_Source extract:_
........
Background: The mutational mechanism responsible for cyst formation in polycystic kidney disease 1 gene (PKD1) remains controversial, with data indicating a two-hit mechanism, but also evidence of polycystin-1 expression in cystic tissue.
Methods: To investigate this apparent paradox, we analyzed polycystin-1 expression in cystic renal or liver tissue from 10 patients with truncating PKD1 mutations (including one early-onset case) and 2 patients with severe disease associated with contiguous deletions of TSC2 and PKD1, using monoclonal antibodies (mAbs) to both extreme N-(7e12) and C-terminal (PKS-A) regions of the protein. Truncation of the C-terminal epitope from the putative mutant proteins in each case allowed exclusive assessment of the nontruncated protein with PKS-A.
Results: In adult PKD1 tissue, the majority of cysts (approximately 80%) showed polycystin-1 expression, although staining was absent in a variable but significant minority (approximately 20%), in spite of the normal expression of marker proteins. Unlike adult PKD1, however, negative cysts were rarely found in infantile PKD1 or TSC2/PKD1 deletion cases.
Conclusions: If a two-hit mutational mechanism is operational, these results suggest that the majority of somatic mutations in adult PKD1 are likely to be missense changes. The low level of polycystin-1-negative cysts in the three "early-onset" cases, however, suggests that a somatic PKD1 mutation may not always be required for cyst formation.
........
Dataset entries
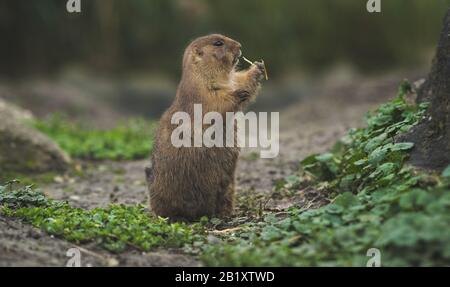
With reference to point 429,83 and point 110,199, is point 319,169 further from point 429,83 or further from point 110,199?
point 110,199

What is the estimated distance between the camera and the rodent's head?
649 cm

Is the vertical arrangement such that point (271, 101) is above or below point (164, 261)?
above

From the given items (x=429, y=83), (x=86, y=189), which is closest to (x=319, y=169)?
(x=429, y=83)

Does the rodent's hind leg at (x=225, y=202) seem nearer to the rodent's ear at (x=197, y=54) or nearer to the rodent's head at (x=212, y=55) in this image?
the rodent's head at (x=212, y=55)

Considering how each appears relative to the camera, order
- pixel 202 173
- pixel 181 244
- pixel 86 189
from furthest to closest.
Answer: pixel 86 189 < pixel 202 173 < pixel 181 244

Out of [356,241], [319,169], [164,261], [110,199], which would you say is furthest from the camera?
[110,199]

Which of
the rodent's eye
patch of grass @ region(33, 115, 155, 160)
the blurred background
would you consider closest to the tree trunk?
the rodent's eye

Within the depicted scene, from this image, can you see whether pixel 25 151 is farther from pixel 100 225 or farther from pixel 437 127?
pixel 437 127

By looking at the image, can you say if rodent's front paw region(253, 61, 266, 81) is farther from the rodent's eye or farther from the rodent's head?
the rodent's eye

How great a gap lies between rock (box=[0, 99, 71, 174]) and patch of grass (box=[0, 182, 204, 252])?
3.21 m

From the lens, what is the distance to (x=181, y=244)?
5.22 metres

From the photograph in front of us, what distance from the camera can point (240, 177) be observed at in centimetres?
860

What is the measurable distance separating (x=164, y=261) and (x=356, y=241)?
1.22 meters

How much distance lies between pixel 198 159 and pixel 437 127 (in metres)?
1.88
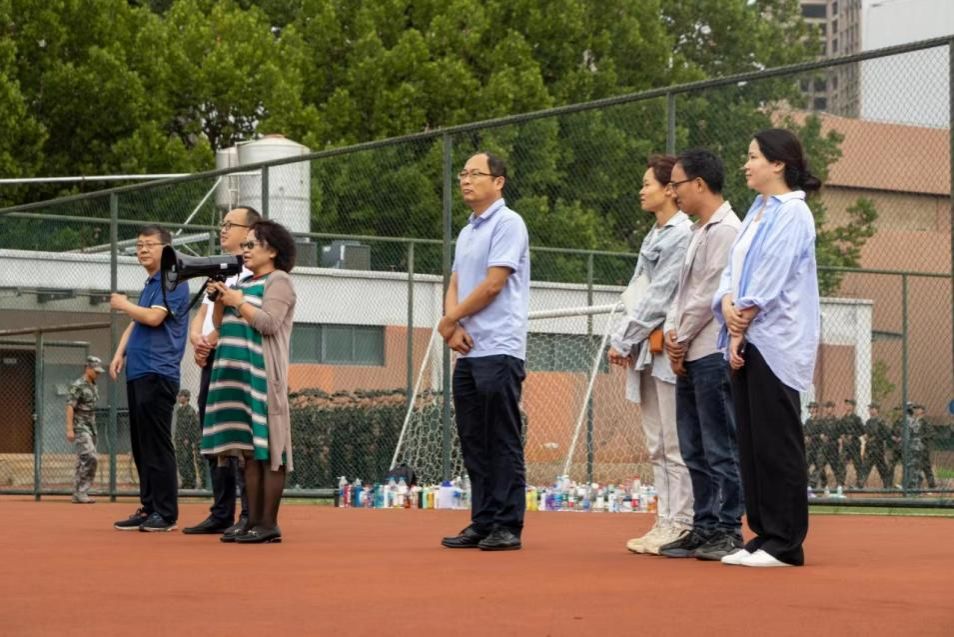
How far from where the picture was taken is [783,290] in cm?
692

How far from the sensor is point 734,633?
490 centimetres

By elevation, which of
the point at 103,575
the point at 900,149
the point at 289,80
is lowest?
the point at 103,575

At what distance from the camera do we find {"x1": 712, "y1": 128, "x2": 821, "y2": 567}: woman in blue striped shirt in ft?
22.6

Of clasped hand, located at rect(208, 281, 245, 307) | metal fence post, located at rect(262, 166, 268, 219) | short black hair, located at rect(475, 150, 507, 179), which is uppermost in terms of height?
metal fence post, located at rect(262, 166, 268, 219)

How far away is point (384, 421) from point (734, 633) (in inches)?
467

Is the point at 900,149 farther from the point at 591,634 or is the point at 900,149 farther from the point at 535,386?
the point at 591,634

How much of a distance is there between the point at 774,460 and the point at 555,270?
14.6 m

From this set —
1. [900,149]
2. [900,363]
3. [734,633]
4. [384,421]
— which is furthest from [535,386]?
[734,633]

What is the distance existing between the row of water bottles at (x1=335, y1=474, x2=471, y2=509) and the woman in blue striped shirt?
6.46m

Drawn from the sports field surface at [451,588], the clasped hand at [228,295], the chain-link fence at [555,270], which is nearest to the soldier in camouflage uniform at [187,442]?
the chain-link fence at [555,270]

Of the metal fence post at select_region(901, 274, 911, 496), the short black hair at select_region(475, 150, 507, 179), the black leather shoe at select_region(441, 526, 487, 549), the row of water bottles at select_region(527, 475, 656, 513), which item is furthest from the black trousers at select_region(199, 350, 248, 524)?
the metal fence post at select_region(901, 274, 911, 496)

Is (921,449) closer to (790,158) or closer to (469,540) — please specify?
(469,540)

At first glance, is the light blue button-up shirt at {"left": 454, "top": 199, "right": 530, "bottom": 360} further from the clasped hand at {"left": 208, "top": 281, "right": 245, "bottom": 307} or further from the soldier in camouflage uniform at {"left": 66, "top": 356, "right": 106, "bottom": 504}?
the soldier in camouflage uniform at {"left": 66, "top": 356, "right": 106, "bottom": 504}

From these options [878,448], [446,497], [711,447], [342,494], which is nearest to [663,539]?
[711,447]
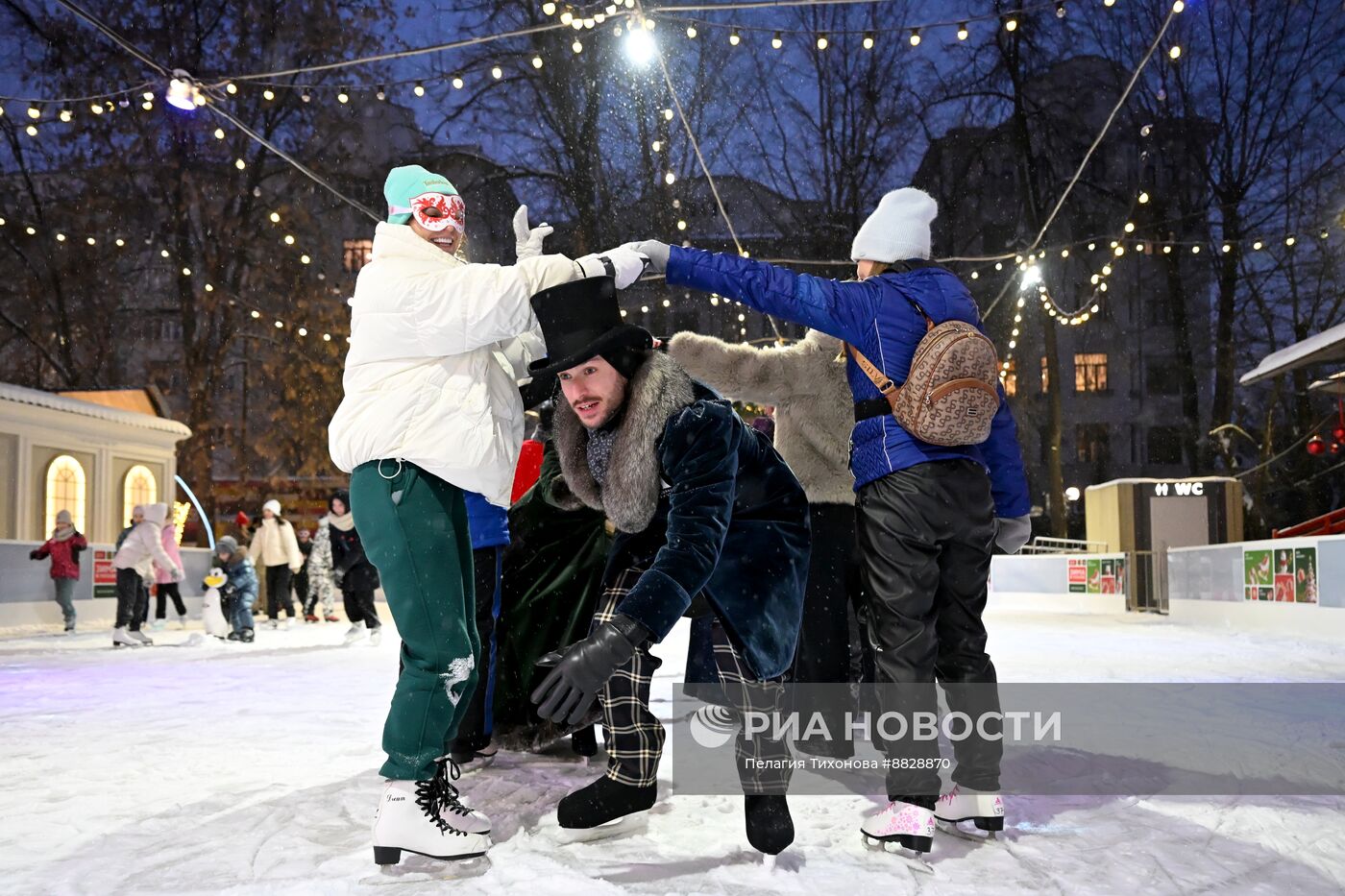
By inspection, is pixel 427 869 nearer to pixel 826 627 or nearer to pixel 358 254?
pixel 826 627

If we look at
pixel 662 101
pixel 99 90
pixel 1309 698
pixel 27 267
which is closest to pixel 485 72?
pixel 662 101

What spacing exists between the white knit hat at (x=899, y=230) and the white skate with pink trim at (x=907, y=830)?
145 cm

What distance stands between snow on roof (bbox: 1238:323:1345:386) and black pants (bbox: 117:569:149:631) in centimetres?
1265

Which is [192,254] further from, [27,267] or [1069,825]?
[1069,825]

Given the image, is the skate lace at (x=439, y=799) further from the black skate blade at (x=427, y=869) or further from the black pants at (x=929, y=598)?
the black pants at (x=929, y=598)

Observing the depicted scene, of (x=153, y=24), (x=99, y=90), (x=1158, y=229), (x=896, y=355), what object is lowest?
(x=896, y=355)

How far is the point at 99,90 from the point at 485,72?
7.82 meters

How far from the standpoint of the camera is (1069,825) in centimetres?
276

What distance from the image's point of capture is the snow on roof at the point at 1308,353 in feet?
37.6

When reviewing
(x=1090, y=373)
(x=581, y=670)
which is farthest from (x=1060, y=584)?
(x=1090, y=373)

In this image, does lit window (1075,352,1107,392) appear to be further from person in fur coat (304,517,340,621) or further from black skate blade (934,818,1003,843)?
black skate blade (934,818,1003,843)

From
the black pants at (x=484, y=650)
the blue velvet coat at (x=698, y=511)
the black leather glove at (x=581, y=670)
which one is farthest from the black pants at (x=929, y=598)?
the black pants at (x=484, y=650)

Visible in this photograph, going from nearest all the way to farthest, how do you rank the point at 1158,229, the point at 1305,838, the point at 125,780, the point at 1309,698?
the point at 1305,838 → the point at 125,780 → the point at 1309,698 → the point at 1158,229

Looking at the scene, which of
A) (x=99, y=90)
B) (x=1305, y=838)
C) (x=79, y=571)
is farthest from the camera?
(x=99, y=90)
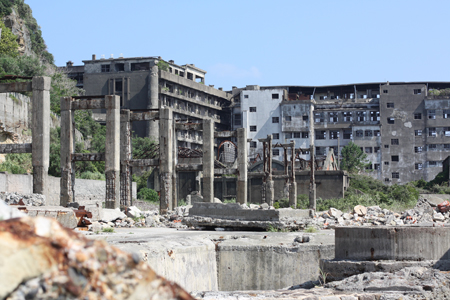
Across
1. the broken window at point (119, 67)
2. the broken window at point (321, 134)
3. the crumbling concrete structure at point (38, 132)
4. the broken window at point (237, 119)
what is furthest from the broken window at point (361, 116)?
the crumbling concrete structure at point (38, 132)

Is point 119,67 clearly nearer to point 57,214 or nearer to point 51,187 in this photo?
point 51,187

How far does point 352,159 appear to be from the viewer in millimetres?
66250

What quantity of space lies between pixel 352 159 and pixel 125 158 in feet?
152

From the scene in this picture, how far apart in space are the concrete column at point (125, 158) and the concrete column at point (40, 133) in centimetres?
465

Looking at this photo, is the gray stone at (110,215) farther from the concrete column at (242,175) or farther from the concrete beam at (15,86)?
the concrete column at (242,175)

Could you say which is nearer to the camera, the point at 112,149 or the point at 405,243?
the point at 405,243

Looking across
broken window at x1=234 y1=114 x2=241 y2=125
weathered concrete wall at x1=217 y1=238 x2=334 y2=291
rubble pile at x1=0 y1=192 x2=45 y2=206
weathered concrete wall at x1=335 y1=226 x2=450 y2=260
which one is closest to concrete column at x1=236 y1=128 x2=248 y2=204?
rubble pile at x1=0 y1=192 x2=45 y2=206

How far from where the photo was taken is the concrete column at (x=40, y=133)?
1992 centimetres

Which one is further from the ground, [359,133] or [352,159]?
[359,133]

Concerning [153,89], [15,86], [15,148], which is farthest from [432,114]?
[15,148]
........
_What to work on:_
- A) Answer the following from the PKD1 abstract:
(i) How many patients with truncating PKD1 mutations supplied the cystic tissue?
(ii) Roughly what share of cysts in adult PKD1 tissue showed polycystin-1 expression?
(iii) Which monoclonal antibody targets the C-terminal region of the protein?
- B) Reproduce the PKD1 abstract between "Conclusions: If a" and "for cyst formation.", inclusive, renaming "missense" as "nonsense".
- C) Translate this sentence from the PKD1 abstract into French: "Unlike adult PKD1, however, negative cysts were rarely found in infantile PKD1 or TSC2/PKD1 deletion cases."

_Task-by-task outputs:_
- A)
(i) 10
(ii) Approximately 80%
(iii) PKS-A

- B)
Conclusions: If a two-hit mutational mechanism is operational, these results suggest that the majority of somatic mutations in adult PKD1 are likely to be nonsense changes. The low level of polycystin-1-negative cysts in the three "early-onset" cases, however, suggests that a somatic PKD1 mutation may not always be required for cyst formation.

- C) Contrairement à la PKD1 de l'adulte, cependant, des kystes négatifs ont rarement été observés dans les cas de PKD1 infantile ou de délétion TSC2/PKD1.